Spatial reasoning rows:
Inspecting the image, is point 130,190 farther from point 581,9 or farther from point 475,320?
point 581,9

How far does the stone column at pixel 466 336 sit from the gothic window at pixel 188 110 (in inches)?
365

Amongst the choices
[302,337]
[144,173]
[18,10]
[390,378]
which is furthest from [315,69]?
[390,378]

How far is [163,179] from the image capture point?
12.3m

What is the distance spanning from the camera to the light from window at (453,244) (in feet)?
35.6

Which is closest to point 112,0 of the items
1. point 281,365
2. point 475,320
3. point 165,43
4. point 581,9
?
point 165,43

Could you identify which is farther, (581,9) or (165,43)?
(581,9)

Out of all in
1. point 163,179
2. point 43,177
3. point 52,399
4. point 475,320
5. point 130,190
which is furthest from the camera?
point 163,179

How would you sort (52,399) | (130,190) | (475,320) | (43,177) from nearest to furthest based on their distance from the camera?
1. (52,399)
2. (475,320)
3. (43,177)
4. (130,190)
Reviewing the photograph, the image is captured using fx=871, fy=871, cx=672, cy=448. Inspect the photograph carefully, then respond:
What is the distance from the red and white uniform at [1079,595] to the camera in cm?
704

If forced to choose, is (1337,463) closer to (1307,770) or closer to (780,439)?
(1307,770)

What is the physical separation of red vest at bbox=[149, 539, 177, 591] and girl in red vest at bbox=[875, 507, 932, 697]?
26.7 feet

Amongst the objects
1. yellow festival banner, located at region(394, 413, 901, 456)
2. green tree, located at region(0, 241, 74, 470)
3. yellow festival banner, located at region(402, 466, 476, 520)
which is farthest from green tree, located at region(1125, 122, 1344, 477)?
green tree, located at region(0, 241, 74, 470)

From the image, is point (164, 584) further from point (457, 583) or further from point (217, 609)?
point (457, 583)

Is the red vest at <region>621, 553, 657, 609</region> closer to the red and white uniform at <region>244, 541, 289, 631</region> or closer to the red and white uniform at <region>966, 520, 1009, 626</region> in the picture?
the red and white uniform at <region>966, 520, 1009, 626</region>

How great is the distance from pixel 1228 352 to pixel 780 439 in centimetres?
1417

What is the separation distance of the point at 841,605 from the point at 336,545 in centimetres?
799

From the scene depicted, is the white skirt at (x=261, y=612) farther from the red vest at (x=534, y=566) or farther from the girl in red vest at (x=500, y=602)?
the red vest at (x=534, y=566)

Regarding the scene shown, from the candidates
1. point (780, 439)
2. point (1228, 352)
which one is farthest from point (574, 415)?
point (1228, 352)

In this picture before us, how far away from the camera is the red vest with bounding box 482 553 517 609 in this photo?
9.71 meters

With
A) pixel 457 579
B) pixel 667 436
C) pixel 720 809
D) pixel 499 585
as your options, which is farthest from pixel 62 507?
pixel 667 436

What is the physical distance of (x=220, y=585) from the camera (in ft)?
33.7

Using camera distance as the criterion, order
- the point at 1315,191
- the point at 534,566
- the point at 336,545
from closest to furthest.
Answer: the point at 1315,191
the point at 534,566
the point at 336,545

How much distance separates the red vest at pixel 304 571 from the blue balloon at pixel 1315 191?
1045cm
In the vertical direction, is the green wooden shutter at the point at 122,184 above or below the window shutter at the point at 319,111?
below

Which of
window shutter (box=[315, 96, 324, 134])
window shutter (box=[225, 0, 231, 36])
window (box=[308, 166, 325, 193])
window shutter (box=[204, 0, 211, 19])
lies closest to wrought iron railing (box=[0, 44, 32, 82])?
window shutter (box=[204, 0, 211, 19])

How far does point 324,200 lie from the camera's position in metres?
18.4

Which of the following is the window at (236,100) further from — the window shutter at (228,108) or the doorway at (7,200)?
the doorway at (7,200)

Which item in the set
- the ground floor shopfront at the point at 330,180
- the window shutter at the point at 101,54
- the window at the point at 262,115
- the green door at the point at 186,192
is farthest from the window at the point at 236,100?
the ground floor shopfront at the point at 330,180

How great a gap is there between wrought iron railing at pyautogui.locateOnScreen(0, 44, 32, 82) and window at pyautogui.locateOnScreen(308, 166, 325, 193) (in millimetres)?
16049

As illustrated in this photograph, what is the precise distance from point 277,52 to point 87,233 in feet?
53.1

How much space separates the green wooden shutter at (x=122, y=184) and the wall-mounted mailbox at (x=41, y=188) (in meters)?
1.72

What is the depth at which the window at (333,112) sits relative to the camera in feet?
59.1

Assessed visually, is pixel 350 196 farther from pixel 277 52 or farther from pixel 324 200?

(What is needed):
Can you express every line of the rows above as a JSON array of strings, one string per line, with blank lines omitted?

(Exercise solution):
[
  "Inspecting the image, is point 130,190 farther from point 581,9 or farther from point 475,320?",
  "point 581,9",
  "How far does the stone column at pixel 466 336 sit from the gothic window at pixel 188 110 (in inches)?",
  "365",
  "Amongst the choices",
  "[302,337]",
  "[144,173]",
  "[18,10]",
  "[390,378]",
  "which is furthest from [315,69]?",
  "[390,378]",
  "How far is [163,179] from the image capture point?",
  "12.3m",
  "What is the distance spanning from the camera to the light from window at (453,244) (in feet)?",
  "35.6",
  "Which is closest to point 112,0 of the items",
  "1. point 281,365",
  "2. point 475,320",
  "3. point 165,43",
  "4. point 581,9",
  "?",
  "point 165,43",
  "Could you identify which is farther, (581,9) or (165,43)?",
  "(581,9)",
  "Out of all in",
  "1. point 163,179",
  "2. point 43,177",
  "3. point 52,399",
  "4. point 475,320",
  "5. point 130,190",
  "which is furthest from the camera?",
  "point 163,179",
  "How would you sort (52,399) | (130,190) | (475,320) | (43,177) from nearest to furthest based on their distance from the camera?",
  "1. (52,399)",
  "2. (475,320)",
  "3. (43,177)",
  "4. (130,190)",
  "Reviewing the photograph, the image is captured using fx=871, fy=871, cx=672, cy=448. Inspect the photograph carefully, then respond:",
  "What is the distance from the red and white uniform at [1079,595] to the camera in cm?",
  "704",
  "If forced to choose, is (1337,463) closer to (1307,770) or closer to (780,439)?",
  "(1307,770)",
  "What is the physical separation of red vest at bbox=[149, 539, 177, 591] and girl in red vest at bbox=[875, 507, 932, 697]?",
  "26.7 feet",
  "Amongst the objects",
  "1. yellow festival banner, located at region(394, 413, 901, 456)",
  "2. green tree, located at region(0, 241, 74, 470)",
  "3. yellow festival banner, located at region(402, 466, 476, 520)",
  "which is farthest from green tree, located at region(1125, 122, 1344, 477)?",
  "green tree, located at region(0, 241, 74, 470)",
  "From the image, is point (164, 584) further from point (457, 583) or further from point (217, 609)?",
  "point (457, 583)",
  "Is the red vest at <region>621, 553, 657, 609</region> closer to the red and white uniform at <region>244, 541, 289, 631</region> or closer to the red and white uniform at <region>966, 520, 1009, 626</region> in the picture?",
  "the red and white uniform at <region>966, 520, 1009, 626</region>",
  "How great is the distance from pixel 1228 352 to pixel 780 439 in centimetres?",
  "1417",
  "What is the separation distance of the point at 841,605 from the point at 336,545 in centimetres?",
  "799",
  "From the scene depicted, is the white skirt at (x=261, y=612) farther from the red vest at (x=534, y=566) or farther from the girl in red vest at (x=500, y=602)?",
  "the red vest at (x=534, y=566)",
  "Regarding the scene shown, from the candidates",
  "1. point (780, 439)",
  "2. point (1228, 352)",
  "which one is farthest from point (574, 415)?",
  "point (1228, 352)",
  "In this picture before us, how far away from the camera is the red vest with bounding box 482 553 517 609 in this photo?",
  "9.71 meters",
  "With",
  "A) pixel 457 579",
  "B) pixel 667 436",
  "C) pixel 720 809",
  "D) pixel 499 585",
  "as your options, which is farthest from pixel 62 507?",
  "pixel 667 436",
  "What is the physical distance of (x=220, y=585) from the camera (in ft)?",
  "33.7",
  "Using camera distance as the criterion, order",
  "- the point at 1315,191",
  "- the point at 534,566",
  "- the point at 336,545",
  "from closest to furthest.",
  "Answer: the point at 1315,191",
  "the point at 534,566",
  "the point at 336,545",
  "How much distance separates the red vest at pixel 304 571 from the blue balloon at pixel 1315 191?",
  "1045cm",
  "In the vertical direction, is the green wooden shutter at the point at 122,184 above or below the window shutter at the point at 319,111?",
  "below",
  "Which of",
  "window shutter (box=[315, 96, 324, 134])",
  "window shutter (box=[225, 0, 231, 36])",
  "window (box=[308, 166, 325, 193])",
  "window shutter (box=[204, 0, 211, 19])",
  "lies closest to wrought iron railing (box=[0, 44, 32, 82])?",
  "window shutter (box=[204, 0, 211, 19])",
  "How far does point 324,200 lie from the camera's position in metres?",
  "18.4",
  "Which of the following is the window at (236,100) further from — the window shutter at (228,108) or the doorway at (7,200)?",
  "the doorway at (7,200)",
  "Which item in the set",
  "- the ground floor shopfront at the point at 330,180",
  "- the window shutter at the point at 101,54",
  "- the window at the point at 262,115",
  "- the green door at the point at 186,192",
  "is farthest from the window at the point at 236,100?",
  "the ground floor shopfront at the point at 330,180",
  "How great a gap is there between wrought iron railing at pyautogui.locateOnScreen(0, 44, 32, 82) and window at pyautogui.locateOnScreen(308, 166, 325, 193) (in millimetres)?",
  "16049",
  "As illustrated in this photograph, what is the precise distance from point 277,52 to point 87,233 in feet?",
  "53.1",
  "How much space separates the green wooden shutter at (x=122, y=184) and the wall-mounted mailbox at (x=41, y=188) (in meters)?",
  "1.72",
  "What is the depth at which the window at (333,112) sits relative to the camera in feet?",
  "59.1",
  "Assessed visually, is pixel 350 196 farther from pixel 277 52 or farther from pixel 324 200?"
]